By proposing a migration from a Consumer-Oriented Shopping Mall to a Prosumer-oriented Post-Shopping space, urbanism multiplicities are injected into the former CityPark in a way to encompass all uses and facilities that Prosuming practices require, enhancing and optimizing the cross-relationships among them. The proposed design displays a context in which to develop those border negotiations between production and consumption, between centre and periphery, between the excluded and the admitted. Austria has been a pioneer worldwide of this type of alternative to conventional consumption patterns of activities well rooted in the culture of its citizens. Moreover, at the scale of the Project Site, the new building (the so-called CityPark LivingRoom) proposes a new space between a urban plaza and a building, not being restricted to the competition area but is stretched out to Karlauplatz, creating a big public space for events and for daily uses of the neighborhood’s communities, that is integrated in the masterplan for the whole area. The project functions more as a Machine than as a conventional Building. As it will become a Urban Tool that will create infinite types of spaces for cultural production and consumption, activating the city and the City Park area.

6. Is it the first time you have been awarded a prize at Europan? How could this help you in your professional career?
Yes, it is. I am extremely pleased to have been awarded this prize at Graz. And also very glad for being acknowledged with a Winner prize at Aalst (Belgium) and a Runner-Up prize at Wernigerode (Germany). Europan 16 is definitely a unique chance to explore and further develop projects that aim to generate innovative. For me this is a huge opportunity to formalize more consistently my office and settle down a team to continue implement ing the projects. 
TEAM IDENTITY
Office:
 Pedro Pitarch - architectures & urbanisms
Function: architecture
Average age of the associates: 32 years old

Has your team, together or separately, already conceived or implemented some projects and/or won any competition? if yes, which ones?
Since 2015, when the office was founded under the name ‘Pedro Pitarch Architectures & Urbanisms’, my practice has focused on public projects half way between architecture and urbanism, continuously participating in open competitions in order to afterwards be able to develop the projects. The work of the office has been acknowledged and awarded in several architectural competitions such as First Prize for the Restoration of the Central Cinema of Cartagena (Spain, 2020), a project which is currently under development, Fifth Prize in ‘Berlin Brandenburg 2070 - 100 Years of GrossBerlin’ developing a Masterplan for the future growth of Berlin (Germany, 2020), Second Prize in ‘Dom Competition’ an Open International Competition for Alternative Layout Designs in Standard Housing (Russia, 2018), Second Prize at ‘New Cyprus Museum’ for the design of the National Archaeological Museum (Cyprus, 2017), Honor Mention for the ‘Cultural EPIC Centre & Masterplan’ at Gorizia Station border Zone (Italy and Slovenia, 2020) and First Prize with ‘The Cultural Factory’  for the Restoration of C.L.E.S.A. Factory Industrial Building (Madrid, 2015).

Does your team share a common workplace? if yes, give us a short description:
My office is currently based in a former commercial productive space at the very centre of Madrid, in the heart of Malasaña district.
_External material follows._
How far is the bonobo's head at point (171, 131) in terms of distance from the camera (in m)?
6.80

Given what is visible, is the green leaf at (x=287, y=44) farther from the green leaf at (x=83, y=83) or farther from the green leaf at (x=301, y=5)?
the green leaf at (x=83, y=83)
A space that we transformed ourselves into an architectural atelier. The fact of working on a re-programmed architecture is also a professional statement that aims to claim that architecture goes far beyond from the mere definition of spaces or the design of architectural shapes, to the holistic construction of contexts for certain uses, activities or events. Consequently, the role of the architect stands as a mediator among many things that are not necessarily architectural per se.